Water users should make sure to wear life jackets that are the appropriate size, and in good condition. Water skiers and tubers should wear a life jacket with four nylon straps rather than one with a zipper, because straps are stronger than zippers upon impact with water. Anglers or persons paddling a canoe should opt for a PFD that is comfortable enough to wear for an entire outing.

 

It is also important that children wear a PFD while swimming. Swimmers should know the water’s depth, as serious injuries can occur from diving into water. Large objects hidden below the water’s surface can lead to significant injury.

 

Failure to wear a personal flotation device is the main reason people lose their lives in water recreation accidents.

 

North Dakota boaters also are reminded that marine VHF radios are an important part of boat safety that should not be improperly used by operators. These radios are intended for boat operators who are in distress and facing an emergency situation.

 

Regulations to help ensure safe boating this summer are found in the 2018-20 North Dakota Fishing Guide. A more comprehensive listing is available in the North Dakota Boat and Water Safety Guide or the Boat North Dakota education book.
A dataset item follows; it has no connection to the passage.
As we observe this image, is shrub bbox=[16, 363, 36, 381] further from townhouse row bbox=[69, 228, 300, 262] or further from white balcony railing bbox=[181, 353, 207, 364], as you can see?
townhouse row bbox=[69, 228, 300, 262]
Be Courteous at Boat Ramps

North Dakota boaters are reminded to exercise patience and plan accordingly when heading to a lake or river this summer.

 

The state Game and Fish Department receives a number of complaints every year about overly aggressive behavior at boat ramps. A few simple reminders will help ensure a fluent transition when launching and loading a boat.

 

Launching

  • Don’t pull onto the ramp until your boat is ready to launch.
  • Prepare for launching in the parking area. Remove covers, load equipment, remove tie downs, attach lines and put in drain plug, before backing onto the ramp.
  • When ready, pull into line to launch. Wait your turn. Be courteous.
  • It takes at least two people to efficiently and courteously launch a boat: one to handle the boat and one to take care of the tow vehicle.

 

Loading

  • Don’t block the loading area with your boat until your tow vehicle is ready to load. Wait until you are clear of the launch area to unload gear.
  • As soon as your trailer is in the water, load and secure your boat to the trailer.
  • Remove boat and trailer from the water as quickly as possible.
  • Get clear of the ramp. Pull into the parking area to finish securing your boat, unloading gear, draining all water and inspecting for and removing any vegetation. Remember to leave plugs out when transporting boat.